In other markers of the passage of time:

  • Nearly 10 years now since the first time I was diagnosed with thyroid cancer- tells you how benign this malignancy is.
  • My niece (yes, the Fault in Our Stars one) pointed out that since DP and I met nearly 20 years ago, we have now known each other more than half of our lives. Which is also mind-blowing in its own way, that I’ve been fortunate to have someone by my side through all this: growing up out of our 20s, getting married, surgeries, radiation, popping out new human beings, and so on. Someone who knows me/us well enough to sneak out of bed to shower without: a) waking me up, or b) being detected by those small human beings, who would then wake me up. We’ve come a long way, baby.


poor choices

(1) Reading The Fault in Our Stars just before I have to go back in for a scan….(my teenage niece’s recommendation-because the movie is out).  Upside is that it reminds me that although I have experience with a) cancer and b) adolescence, I have had the great good fortune not to have suffer through both at the same time. Plus, I’ve got easy cancer. In the words of Hazel Grace, I’m not going to bite it any time soon.

(2) Asking relatives (parents of above-mentioned niece) if I can stay with them pre-scan. Although it’s a very very small dose of radiation (enough that I’m apparently allowed to roam free and irradiate the public at will) they naturally freaked out and said no. I get it, but am troubled because I think staying at a hotel, while happier for them and myself, is ethically more questionable. What can you do.
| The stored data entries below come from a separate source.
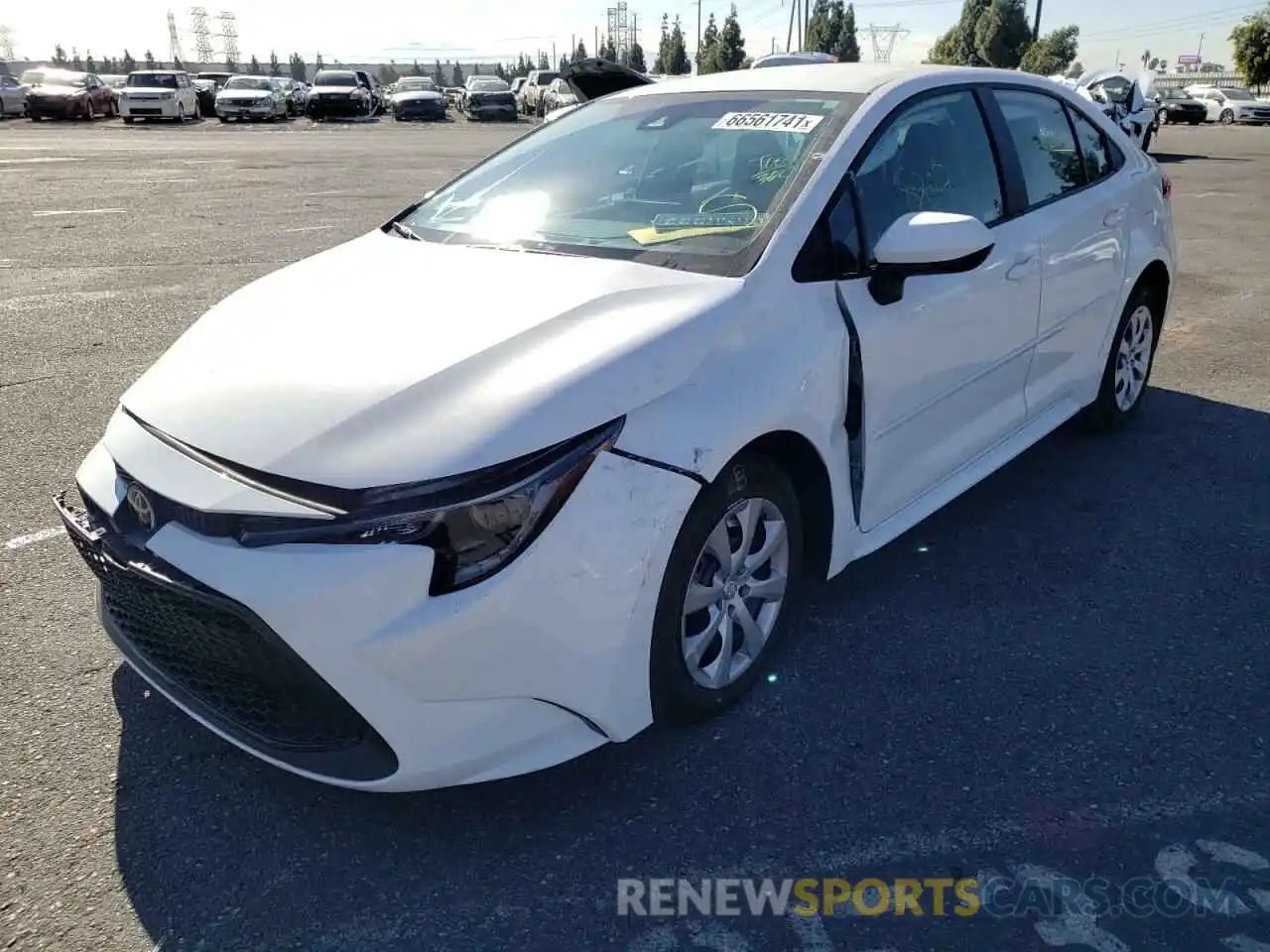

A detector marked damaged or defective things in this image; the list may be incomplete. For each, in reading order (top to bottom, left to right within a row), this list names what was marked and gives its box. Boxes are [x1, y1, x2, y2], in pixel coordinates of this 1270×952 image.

cracked headlight [234, 418, 627, 591]
damaged sedan [55, 60, 1175, 793]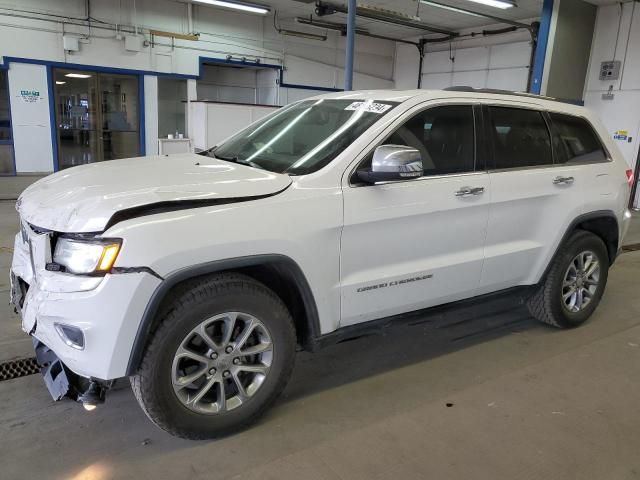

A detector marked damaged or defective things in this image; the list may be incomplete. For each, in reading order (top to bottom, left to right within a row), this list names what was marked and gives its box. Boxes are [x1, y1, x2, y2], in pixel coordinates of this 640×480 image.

crumpled hood [16, 152, 292, 231]
damaged front bumper [33, 338, 110, 408]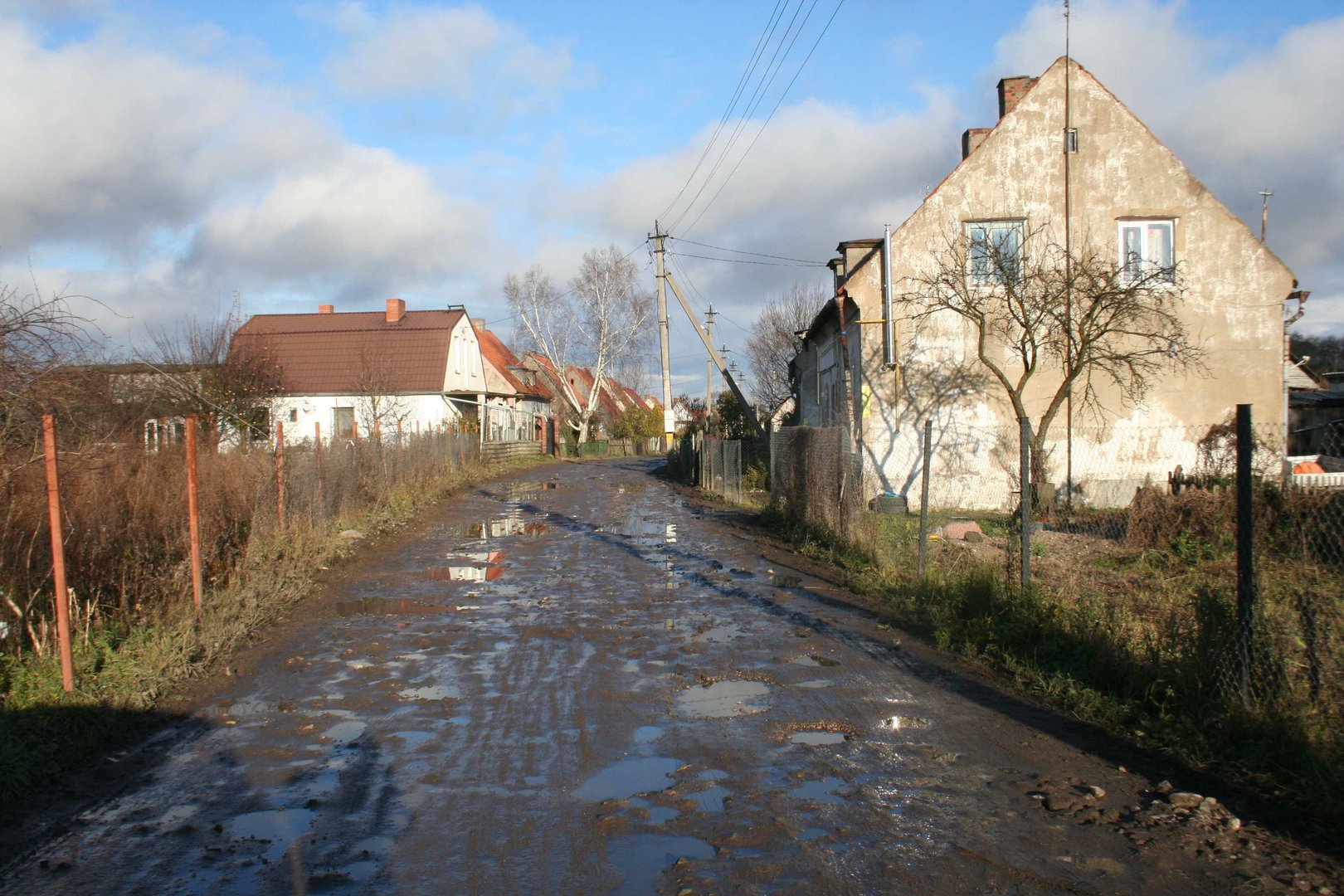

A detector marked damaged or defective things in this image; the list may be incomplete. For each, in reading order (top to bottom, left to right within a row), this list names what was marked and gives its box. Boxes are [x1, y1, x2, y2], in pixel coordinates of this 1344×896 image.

rusty metal post [41, 413, 75, 693]
rusty metal post [185, 416, 202, 612]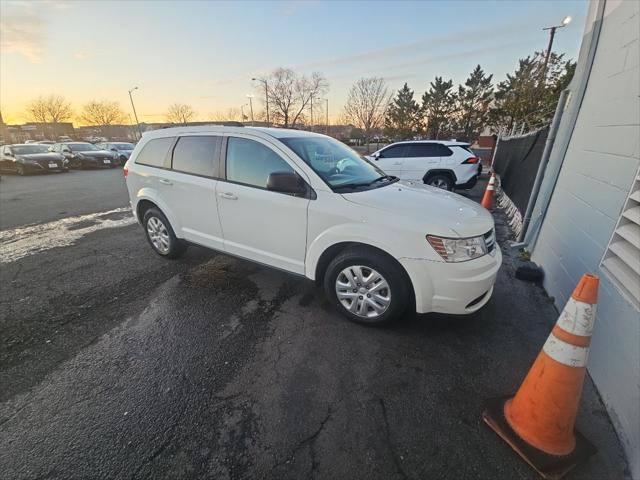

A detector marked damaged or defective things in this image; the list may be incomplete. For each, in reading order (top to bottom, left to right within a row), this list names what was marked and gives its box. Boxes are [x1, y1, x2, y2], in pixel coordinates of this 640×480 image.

cracked asphalt pavement [0, 171, 632, 478]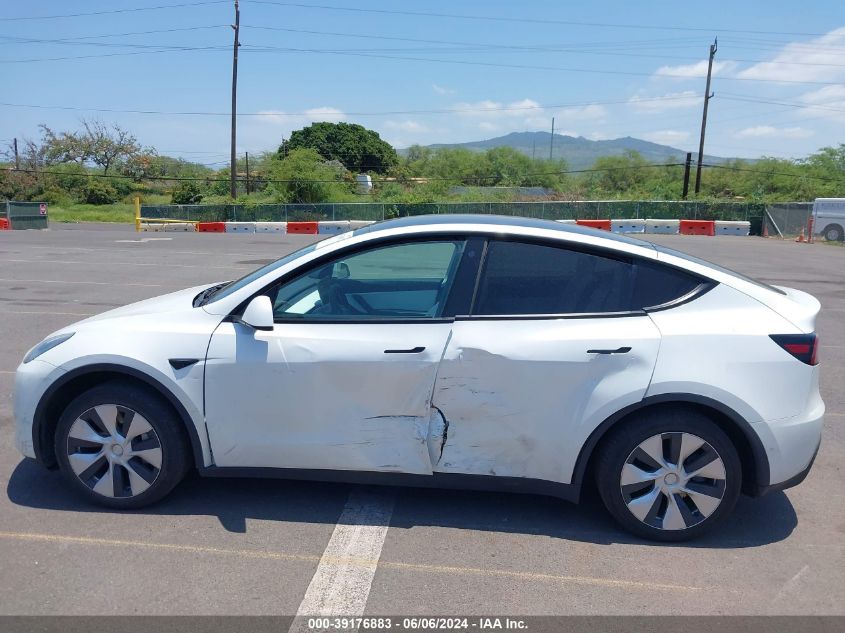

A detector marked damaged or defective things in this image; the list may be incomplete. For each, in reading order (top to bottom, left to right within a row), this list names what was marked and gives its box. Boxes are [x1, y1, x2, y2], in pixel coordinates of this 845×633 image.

damaged car door [205, 238, 468, 474]
damaged car door [432, 239, 664, 486]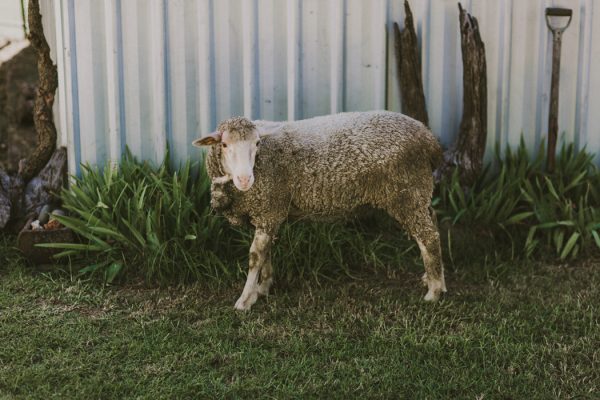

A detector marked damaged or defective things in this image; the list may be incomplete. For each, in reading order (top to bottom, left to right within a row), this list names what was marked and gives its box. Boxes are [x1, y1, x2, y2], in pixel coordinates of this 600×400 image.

rusty metal object [544, 6, 572, 172]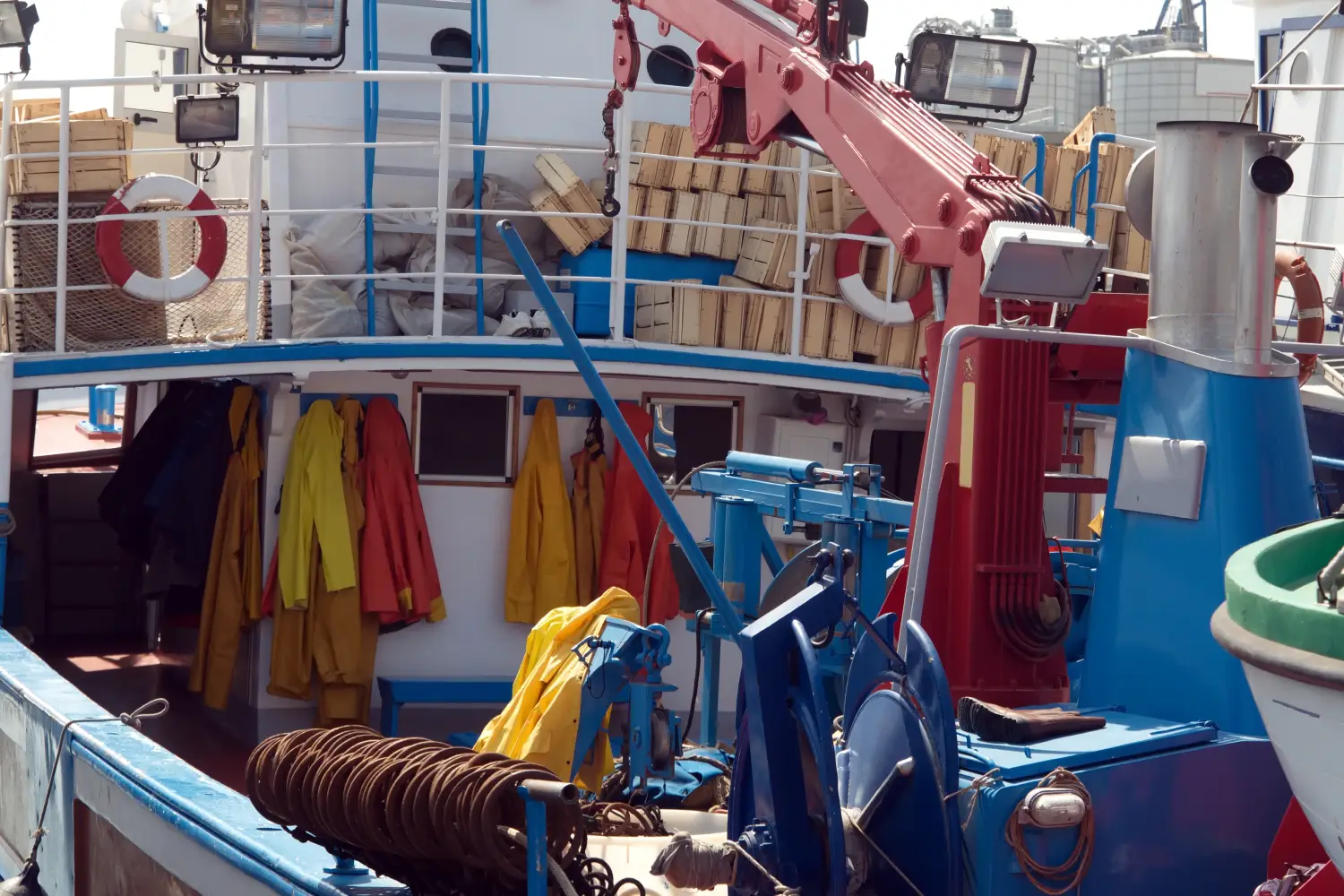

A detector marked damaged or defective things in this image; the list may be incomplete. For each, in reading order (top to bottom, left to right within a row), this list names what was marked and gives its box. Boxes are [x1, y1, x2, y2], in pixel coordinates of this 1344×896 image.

rusty coiled chain [246, 730, 589, 896]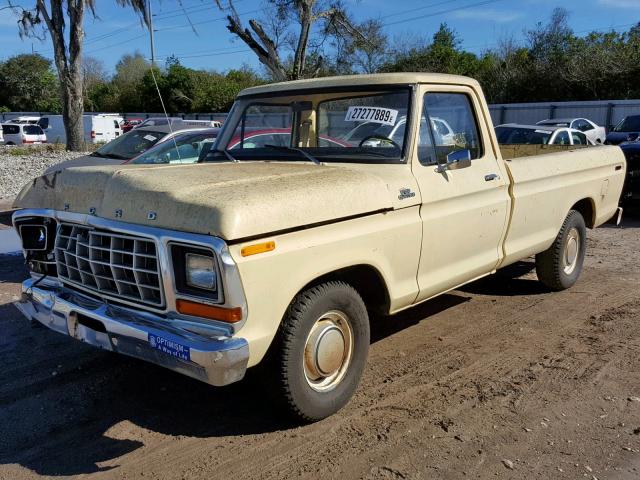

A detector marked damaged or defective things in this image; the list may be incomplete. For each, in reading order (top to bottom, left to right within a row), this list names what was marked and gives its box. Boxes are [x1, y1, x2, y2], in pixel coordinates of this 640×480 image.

rusty hood paint [13, 163, 396, 240]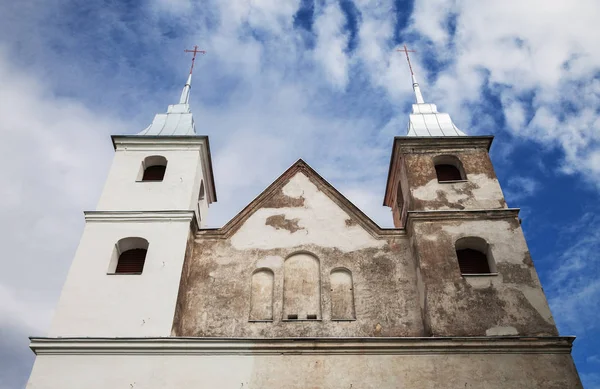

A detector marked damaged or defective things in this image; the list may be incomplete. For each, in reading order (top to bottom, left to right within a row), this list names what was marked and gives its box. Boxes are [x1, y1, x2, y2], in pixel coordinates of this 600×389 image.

peeling plaster wall [171, 172, 420, 336]
peeling plaster wall [408, 217, 556, 334]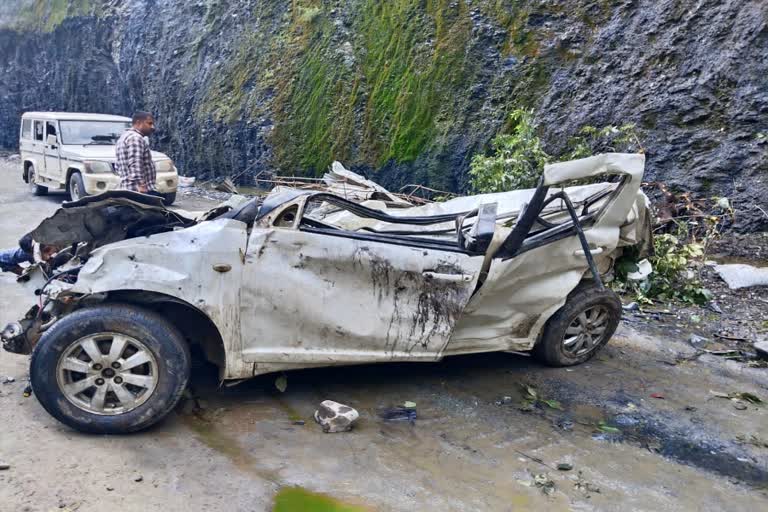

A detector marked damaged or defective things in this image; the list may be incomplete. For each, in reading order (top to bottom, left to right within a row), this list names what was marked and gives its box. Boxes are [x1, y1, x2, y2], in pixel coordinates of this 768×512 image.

broken windshield [59, 123, 131, 147]
damaged vehicle frame [3, 154, 652, 434]
severely crushed car [4, 154, 656, 434]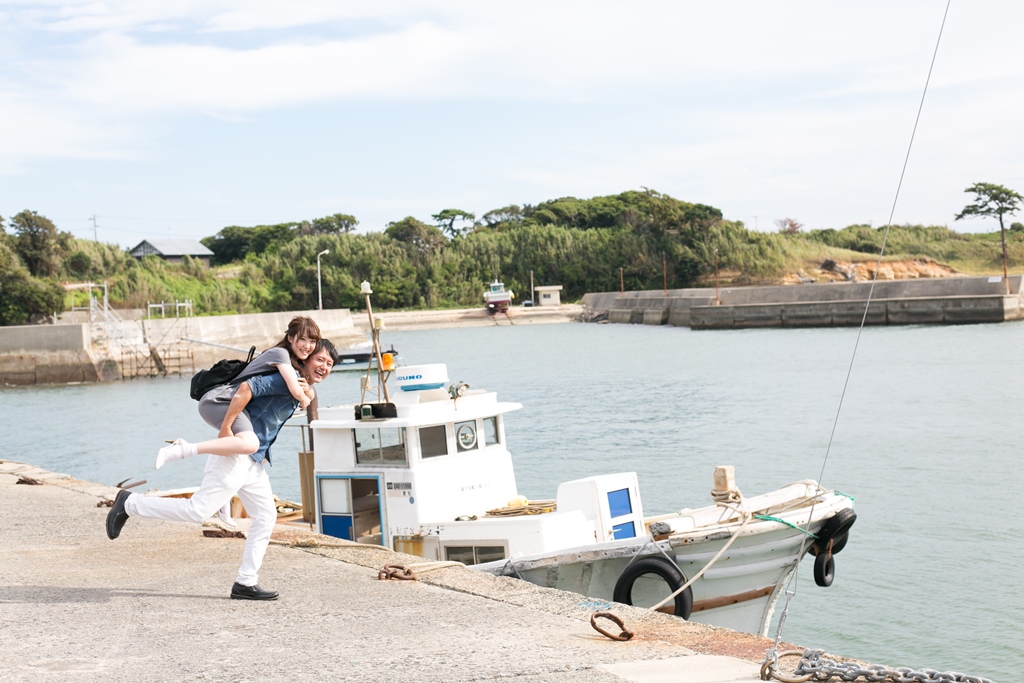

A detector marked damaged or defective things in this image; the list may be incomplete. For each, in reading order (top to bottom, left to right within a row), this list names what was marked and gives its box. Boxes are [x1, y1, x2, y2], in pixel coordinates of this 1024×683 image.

rusty metal ring [593, 614, 630, 643]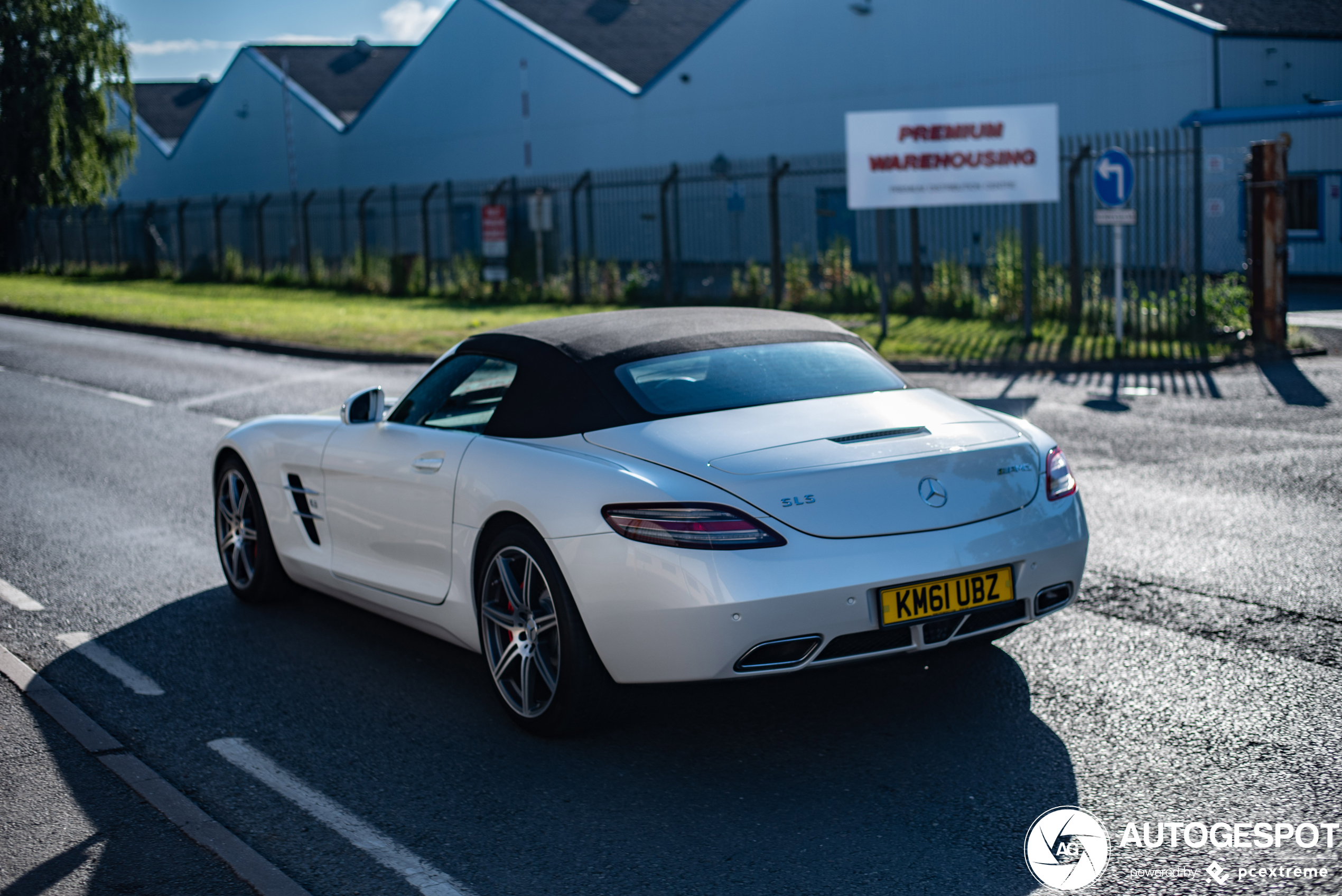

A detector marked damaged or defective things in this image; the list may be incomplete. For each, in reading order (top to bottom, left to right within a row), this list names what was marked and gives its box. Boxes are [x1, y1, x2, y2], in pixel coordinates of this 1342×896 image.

rusty metal post [1245, 135, 1288, 351]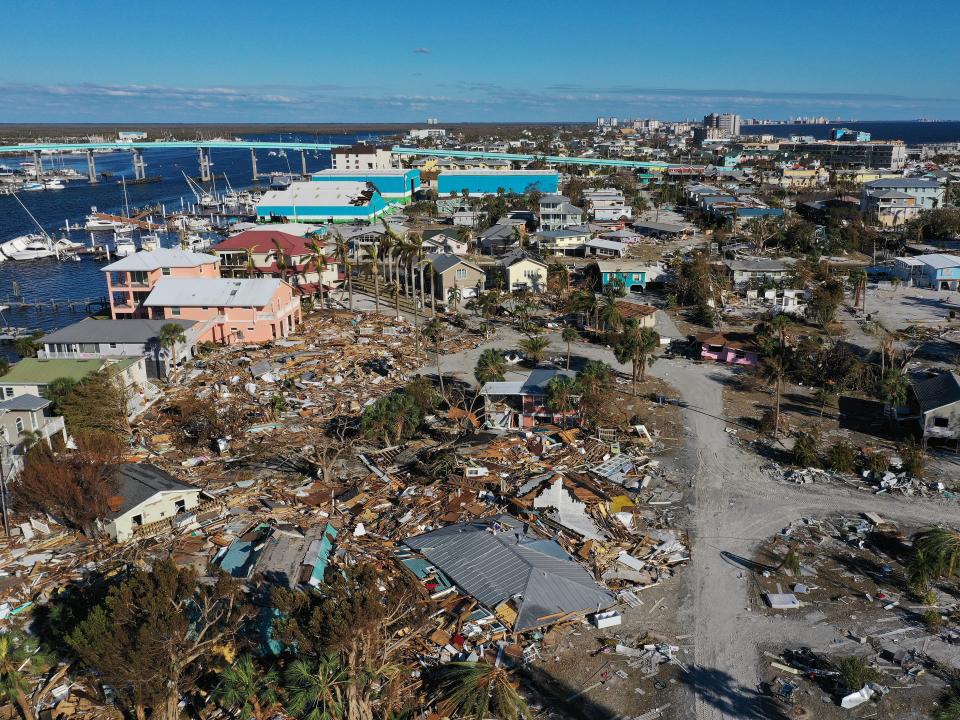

p.s. Random aside- Jill Lepore has a polemic against the way people are throwing around Disruptive Innovation as the answer for everything. It always bugs me when I hear people say they want to “disrupt healthcare” because a) usually their ideas are decades old, from public health, social welfare, economics, etc.,  and b) it just sounds completely devoid of human compassion. You want to know what’s disruptive? Upending my life to be 2000% sure I don’t have cancer for the 4th time. That’s f*ing disruptive.

p.p.s. See how I posted about my kids yesterday? That’s so you know that I’m not angry all the time, just in this post 😉


my kids, in a nutshell

(5 p.m., while I’m cooking dinner)

PJ marches into the kitchen and demands: Why don’t I have homework?

MFM: You’ll have homework soon enough, when you start kindergarten in August.

PJ: But I want homework now! Can you make me some homework? Pleeeeeease?

During the one minute of this exchange, MJ has managed to drag a stool over to the kitchen counter and proceeded to systematically open and taste a host of bottles on the spice rack.

MJ: Look, Mommy! I’m having spicies!!